*PASSAGE DU TEXTE:*

Le Centre de recherche industrielle du Québec joue ce rôle d'accompagnement des entreprises pour découvrir et adopter ces technologies de rupture peu offertes sur le marché. «En dehors du monde universitaire, on a été les premiers à s'équiper d'une imprimante 3D métallique en 2014», se remémore François Gingras, son directeur du développement et de l'accompagnement technologique. (Photo: courtoisie)
MATÉRIAUX AVANCÉS. Développer des pièces plus légères et qui permettent de réduire le bruit des moteurs d’avion : c’est l’un des objectifs de la Chaire industrielle Safran de fabrication additive des composites à matrice organique (FACMO), créée au sein de Polytechnique Montréal en 2018. «Cela nous permet de faire une recherche centrée sur le besoin des industriels et de viser une application finale concrète, ce qui est très formateur pour les jeunes qui travaillent sur le projet», témoigne Daniel Therriault, professeur et titulaire de la Chaire.
Ce type de collaboration entre industrie et monde universitaire est en effet un facteur clé de succès dans le développement des uns et des autres. «On pourrait faire sans, mais cela serait un frein très important à l’innovation et à l’essor de la fabrication additive au Québec», constate Andro Vachon, enseignant au cégep de Thetford et chercheur au Centre de technologie minérale et de plasturgie. «Ne pas travailler avec des universités ou des centres de recherche, c’est rester dans un «statu quo» technologique», confirme Stéphane Goulet, responsable de l’innovation pour la fabrication additive chez Bombardier Transport.

*VOS TÂCHES:*
**a)** Traduisez en anglais cette phrase du passage sur la fabrication additive : « Ce type de collaboration entre industrie et monde universitaire est en effet un facteur clé de succès dans le développement des uns et des autres. »
**b)** Poursuivez le passage sur la fabrication additive au Québec à partir de l'endroit où il s'arrête.
La liste qui suit ne joue aucun rôle dans ce travail.

*DONNÉES FOURNIES:*

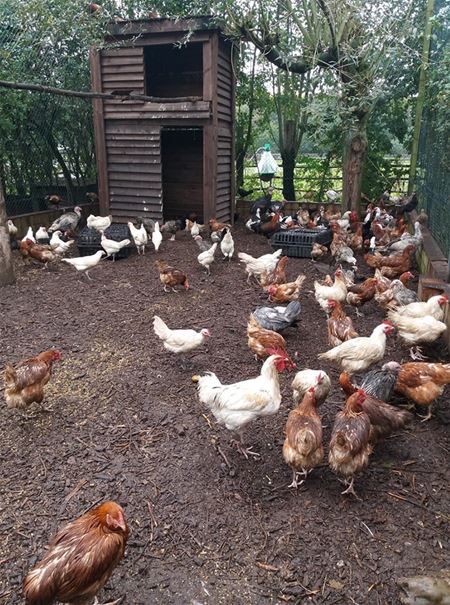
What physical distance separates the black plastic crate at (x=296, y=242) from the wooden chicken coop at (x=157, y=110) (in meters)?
2.39

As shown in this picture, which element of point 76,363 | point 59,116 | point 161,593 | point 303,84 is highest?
point 303,84

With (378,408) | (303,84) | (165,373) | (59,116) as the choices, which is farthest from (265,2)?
(378,408)

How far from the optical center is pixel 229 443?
3.78 metres

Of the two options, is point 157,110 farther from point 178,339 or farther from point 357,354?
point 357,354

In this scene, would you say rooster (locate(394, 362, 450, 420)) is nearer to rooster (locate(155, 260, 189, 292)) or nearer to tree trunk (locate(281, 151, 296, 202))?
rooster (locate(155, 260, 189, 292))

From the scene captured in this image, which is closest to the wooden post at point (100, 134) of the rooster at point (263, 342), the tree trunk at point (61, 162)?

*RÉPONSES PAR TÂCHE:*
**a)** This type of collaboration between industry and academia is indeed a key factor of success in the development of both sides.

**b)**
Ce dernier a par exemple collaboré avec l’Université McGill pendant six mois et a réussi à créer en impression 3D une pièce, potentiellement destinée au métro de Montréal, qui remplace un assemblage de sept composants différents. «Nous n’aurions jamais pu le faire à l’interne, car cela a nécessité des connaissances de recherche fondamentale dans plusieurs domaines et un accès aux imprimantes», admet-il. «Ces centres et laboratoires viennent pallier le manque de ressources et de connaissances de l’industrie, car nous disposons d’équipements qu’il ne serait pas rentable d’acheter pour la majorité d’entre eux,» indique Andro Vachon.
Un vrai modèle gagnant-gagnant : l’organisme de recherche et de formation dispose de moyens supplémentaires pour accroître ses équipes et ses équipements et l’entreprise bénéficie du transfert technologique en minimisant ses risques. D’autant que des financements gouvernementaux sont accordés dans ce cadre d’innovation collaborative. L’engouement se fait sentir. «Il y a quatre ou cinq ans, c’est nous qui devions aller sur la route pour chercher des contrats, alors qu’aujourd’hui, on laisse le téléphone sonner», plaisante Andro Vachon.
La question des compétences
Le Centre de recherche industrielle du Québec, rattaché à Investissement Québec, en 2019, joue aussi ce rôle d’accompagnement des entreprises pour découvrir et adopter ces technologies de rupture peu offertes sur le marché. «En dehors du monde universitaire, on a été les premiers à s’équiper d’une imprimante 3D métallique en 2014», se remémore François Gingras, son directeur du développement et de l’accompagnement technologique. L’organisme en compte trois aujourd’hui et a signé un partenariat avec le CHU de Québec-Université Laval pour réaliser d’ici l’an prochain le premier laboratoire médical en impression 3D au Canada.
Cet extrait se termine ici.